The decoder of claim 8, wherein identifying the frequency of the sine wave component of the audio signal further comprises parabolic interpolation.

11. The decoder according to claim 8, further comprising extracting a prototype frame from a previously received or reconstructed signal that can be used using a window function.

The decoder according to claim 11, further comprising an approximation of the spectrum of the window function such that the alternative frame spectrum does not overlap at all with the portion of the spectrum of the approximated window function.

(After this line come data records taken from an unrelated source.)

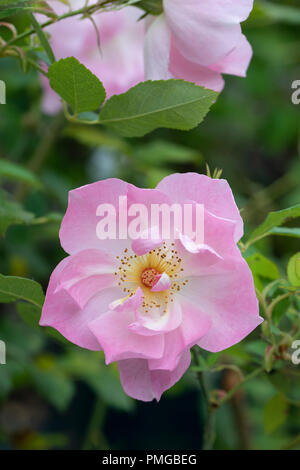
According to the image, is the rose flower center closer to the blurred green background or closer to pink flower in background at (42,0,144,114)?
the blurred green background

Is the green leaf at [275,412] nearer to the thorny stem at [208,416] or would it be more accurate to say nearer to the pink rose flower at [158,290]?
the thorny stem at [208,416]

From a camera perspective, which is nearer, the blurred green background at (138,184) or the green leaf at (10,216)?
the green leaf at (10,216)

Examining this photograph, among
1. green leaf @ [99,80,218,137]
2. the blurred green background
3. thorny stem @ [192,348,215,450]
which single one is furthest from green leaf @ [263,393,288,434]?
green leaf @ [99,80,218,137]

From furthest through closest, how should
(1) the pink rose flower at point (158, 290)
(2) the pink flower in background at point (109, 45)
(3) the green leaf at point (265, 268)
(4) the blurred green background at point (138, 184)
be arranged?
(4) the blurred green background at point (138, 184) < (2) the pink flower in background at point (109, 45) < (3) the green leaf at point (265, 268) < (1) the pink rose flower at point (158, 290)

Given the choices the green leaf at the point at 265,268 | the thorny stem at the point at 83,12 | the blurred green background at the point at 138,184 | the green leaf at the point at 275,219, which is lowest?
the blurred green background at the point at 138,184

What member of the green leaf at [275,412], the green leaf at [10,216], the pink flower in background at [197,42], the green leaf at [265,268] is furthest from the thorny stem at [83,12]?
Result: the green leaf at [275,412]

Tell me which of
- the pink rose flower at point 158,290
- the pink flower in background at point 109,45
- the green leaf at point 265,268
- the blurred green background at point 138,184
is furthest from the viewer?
the blurred green background at point 138,184

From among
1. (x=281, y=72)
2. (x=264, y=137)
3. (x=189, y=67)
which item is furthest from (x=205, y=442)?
(x=281, y=72)
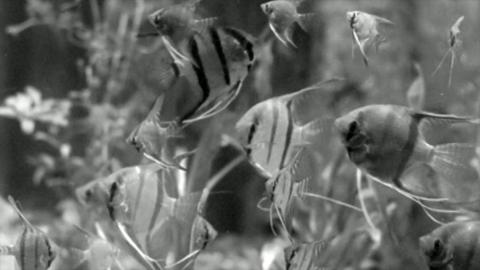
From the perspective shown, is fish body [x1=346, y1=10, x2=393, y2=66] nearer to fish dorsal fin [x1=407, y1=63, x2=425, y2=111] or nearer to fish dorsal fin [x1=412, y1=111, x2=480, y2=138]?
fish dorsal fin [x1=412, y1=111, x2=480, y2=138]

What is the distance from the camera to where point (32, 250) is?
196 centimetres

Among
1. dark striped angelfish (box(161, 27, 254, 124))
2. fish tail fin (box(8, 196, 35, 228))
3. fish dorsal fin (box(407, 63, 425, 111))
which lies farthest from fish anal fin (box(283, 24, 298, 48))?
fish dorsal fin (box(407, 63, 425, 111))

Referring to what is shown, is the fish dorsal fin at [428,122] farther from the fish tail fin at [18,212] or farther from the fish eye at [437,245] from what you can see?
the fish tail fin at [18,212]

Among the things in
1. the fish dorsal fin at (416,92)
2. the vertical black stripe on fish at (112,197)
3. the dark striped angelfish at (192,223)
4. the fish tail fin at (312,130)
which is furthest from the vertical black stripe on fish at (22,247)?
the fish dorsal fin at (416,92)

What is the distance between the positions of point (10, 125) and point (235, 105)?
11.4ft

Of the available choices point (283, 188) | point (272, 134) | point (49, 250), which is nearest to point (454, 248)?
point (283, 188)

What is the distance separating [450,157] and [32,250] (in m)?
1.27

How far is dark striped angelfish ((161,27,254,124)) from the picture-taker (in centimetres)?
176

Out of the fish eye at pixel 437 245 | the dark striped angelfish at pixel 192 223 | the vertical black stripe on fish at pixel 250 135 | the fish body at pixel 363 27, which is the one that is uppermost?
the fish body at pixel 363 27

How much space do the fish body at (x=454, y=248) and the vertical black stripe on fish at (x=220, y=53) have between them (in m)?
0.71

A decoder (1) for concealing a lost audio frame of a received audio signal,
The decoder has an input unit for receiving an encoded audio signal, and a frame loss concealment unit (13),
The frame loss concealment unit is
Means for extracting from a previously received or reconstructed audio signal a segment that is used as a prototype frame to generate a substitute frame for the lost audio frame;
Means for converting the extracted prototype frame into a frequency domain representation;
Means for performing a sine wave analysis of the prototype frame comprising identifying a frequency of a sine wave component of the audio signal;
A sine wave frequency f _k and a phase shift proportional to the time difference between the lost audio frame and the prototype frame change all spectral coefficients of the prototype frame included in the interval M _k near the sine wave k. Thereby time-evolving the sine wave components of the prototype frame up to the time instance of the lost audio frame and keeping the amplitudes of their spectral coefficients constant;
Means for changing the phase of the spectral coefficient of the prototype frame not included in any of the sections related to the region near the identified sine wave by a random value, and keeping the amplitude of the spectral coefficient constant;
Means for performing an inverse frequency domain transform of said phase-adjusted frequency spectrum of said prototype frame to generate said substitute frame of said lost audio frame.

A receiver comprising the decoder according to any one of claims 8 to 13.

A computer program (91) having instructions that, when executed by a processor, cause the processor to perform the method of any one of claims 1-7.